Regression on population values?

Question

In the theory of test equating (see, e.g., Test Equating, Scaling, and Linking by Kolen and Brennan (2014)), suppose we have a group of examinees whom we randomly assign one of two exam forms, say form X and form Y.

Let $X$ be a random variable representing scores of form X, and similarly for $Y$. Letting $\sigma(X)$ denote the standard deviation of a random variable $X$, linear equating assumes that $$\dfrac{X - \mathbb{E}[X]}{\sigma(X)} = \dfrac{Y - \mathbb{E}[Y]}{\sigma(Y)}$$ with probability one. To interpret the above, suppose we have a particular score $X = x$ from form X; we would use the equation above to yield an equivalent score for form Y.

Solving for $Y$ in the above equation yields $$Y = \dfrac{\sigma(Y)}{\sigma(X)}\cdot X + \mathbb{E}[Y] - \dfrac{\sigma(Y)}{\sigma(X)}\cdot \mathbb{E}[X]\text{.}\tag{1}$$ This can be interpreted as a linear equation of $X$, with slope $\dfrac{\sigma(Y)}{\sigma(X)}$ and intercept $\mathbb{E}[Y] - \dfrac{\sigma(Y)}{\sigma(X)}\cdot \mathbb{E}[X]$.

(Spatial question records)
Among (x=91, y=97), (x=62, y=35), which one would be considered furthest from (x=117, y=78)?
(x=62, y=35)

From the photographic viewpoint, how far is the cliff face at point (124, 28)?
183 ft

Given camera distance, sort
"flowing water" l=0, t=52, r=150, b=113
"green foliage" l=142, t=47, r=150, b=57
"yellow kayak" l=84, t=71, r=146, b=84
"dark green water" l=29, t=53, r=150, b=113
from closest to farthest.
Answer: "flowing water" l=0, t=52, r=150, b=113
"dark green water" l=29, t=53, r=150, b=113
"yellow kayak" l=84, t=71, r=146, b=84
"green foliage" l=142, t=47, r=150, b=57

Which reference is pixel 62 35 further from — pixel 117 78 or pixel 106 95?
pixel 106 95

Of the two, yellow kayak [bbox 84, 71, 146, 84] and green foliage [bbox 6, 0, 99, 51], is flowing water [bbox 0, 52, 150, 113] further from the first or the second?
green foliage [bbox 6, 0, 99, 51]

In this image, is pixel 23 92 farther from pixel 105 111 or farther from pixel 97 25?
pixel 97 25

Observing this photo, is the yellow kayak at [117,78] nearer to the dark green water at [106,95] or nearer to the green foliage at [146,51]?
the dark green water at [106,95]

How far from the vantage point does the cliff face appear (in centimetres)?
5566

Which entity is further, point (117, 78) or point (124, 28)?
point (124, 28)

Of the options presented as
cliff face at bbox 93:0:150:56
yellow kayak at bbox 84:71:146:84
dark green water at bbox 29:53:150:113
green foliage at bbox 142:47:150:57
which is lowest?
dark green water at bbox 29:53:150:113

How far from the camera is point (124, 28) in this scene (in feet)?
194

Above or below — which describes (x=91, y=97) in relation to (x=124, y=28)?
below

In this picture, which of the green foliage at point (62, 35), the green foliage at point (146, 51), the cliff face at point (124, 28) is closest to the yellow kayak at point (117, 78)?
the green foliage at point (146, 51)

Brief A —
In the passage on test equating, how are the two exam forms given to the group of examinees?
Brief B —
Resume the passage on test equating after its final sentence.
The records have no role in what is asked here.

Written reply A —
Each examinee is randomly assigned one of two exam forms, form X or form Y.

Written reply B —
The question I have is on $(1)$ above - in Kolen and Brennan, toward the end of section 3.3, they state:

The equation for linear equating... is deceptively like a linear regression equation. The difference is that, for linear regression, the $\sigma(Y)/\sigma(X)$ terms are multiplied by the correlation between $X$ and $Y$.

I am very familiar with linear regression and that $\hat{\beta}_1 = r \cdot \dfrac{S_y}{S_x}$ when working with sample data points, where $S_y$ and $S_x$ denote the sample standard deviations.

But how does this make sense in a population context - to the point where we're working with population quantities such as $\sigma(X)$ and $\sigma(Y)$? In particular, what function are we minimizing so as to obtain that $\rho_{X, Y} \cdot \sigma(Y)/\sigma(X)$ (note: these are population quantities, not the sample ones) would be the least-squares regression slope between $X$ and $Y$?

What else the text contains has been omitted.